Engineering is a very practical field, much more so than say art history or classical literature. This doesn't necessarily make it more important, but it does tend to make it more responsive to changes in politics and culture.
War often drives the training of engineers, because modern warfare requires many skilled engineers to build more and better war machines---tanks, ships, airplanes, guns, missiles. The World Wars especially created a huge demand for skilled engineers, and also for scientists as well, particularly physicists and chemists. It is often argued that physicists won WW2, by developing the atom bomb; but in fact military engineers of all sorts were vital to the success of the war effort.
After WW2, the world entered a period of peace, but initially this peace was overshadowed by the constant threat of nuclear war---the Cold War.

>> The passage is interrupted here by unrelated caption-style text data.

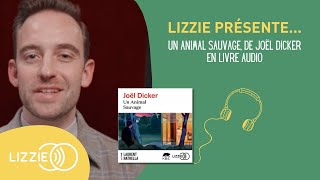 LIZZIE PRÉSENTEUn Animal Sauvage de Joël Dicker [upl. by Gregorio868]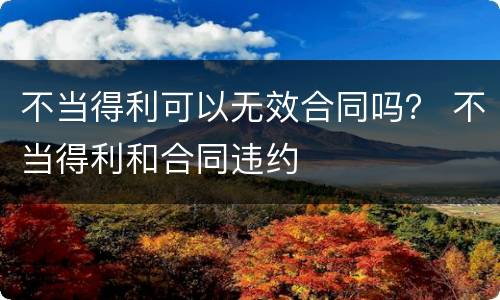 不当得利可以无效合同吗？ 不当得利和合同违约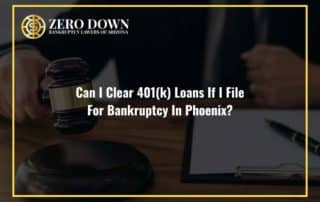Can I Clear 401(k) Loans If I File For Bankruptcy In Phoenix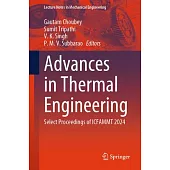 Advances in Thermal Engineering: Select Proceedings of Icfammt 2024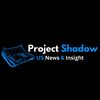 Project Shadow US News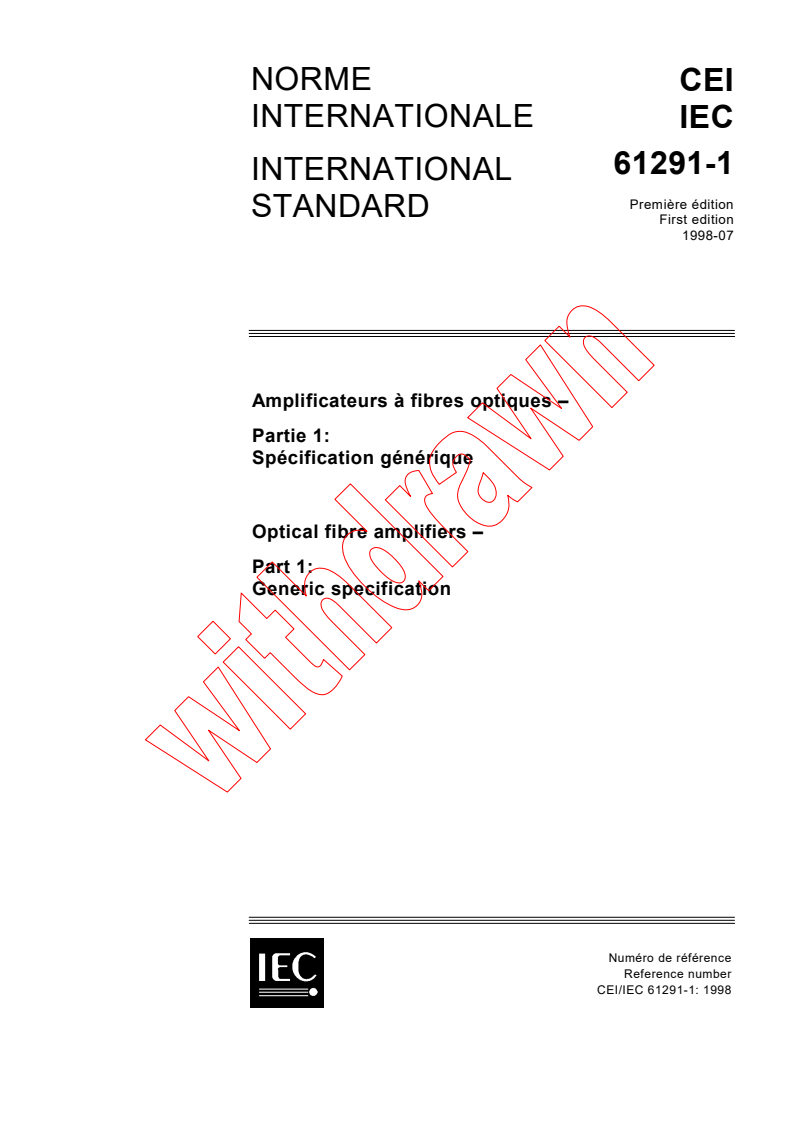 IEC 61291-1:1998 - Optical fibre amplifiers - Part 1: Generic specification
Released:7/24/1998
Isbn:2831844258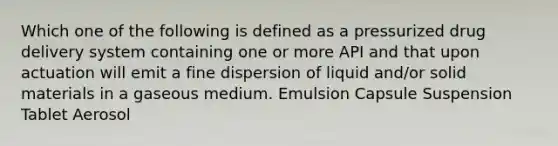 Which one of the following is defined as a pressurized drug delivery system containing one or more API and that upon actuation will emit a fine dispersion of liquid and/or solid materials in a gaseous medium. Emulsion Capsule Suspension Tablet Aerosol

Perhaps because of how important science and technology had been in WW2, in the Cold War both the US and the USSR dramatically increased their investment in STEM (science, technology, engineering, and mathematics) education and research. Part of their goal was to invent better war machines before the other side could; part of it was a more general sense that technological superiority (such as the Space Race) would prove the superiority of their economic ideology (capitalism and Communism respectively). This increased investment was very expensive, but also had many long-run benefits, contributing to the rise of transistors, computers, and the Internet later on.
Now that the USSR has collapsed and the Cold War is over, investment in STEM has been somewhat rolled back, but only partially. People saw the large civilian benefits of heavy STEM investment, and sought to preserve them. One of the primary goals of the various educational reforms that are often implemented is usually to improve outcomes in STEM and make more people into scientists and engineers. While during the Cold War that education was expressly focused on inventing better military technology than the opposing side, today it has broader goals, often aiming for improvements in innovation and economic prosperity more generally. This has likely been influenced by the meteoric success of a handful of multi-billionaire computer engineers in the 1990s Web boom, such as Bill Gates and Steve Wozniack. Where previously we trained engineers with the goal of beating the Soviet Union, now we train them with the goal of making the next Bill Gates. (Whether this will actually work remains to be seen.)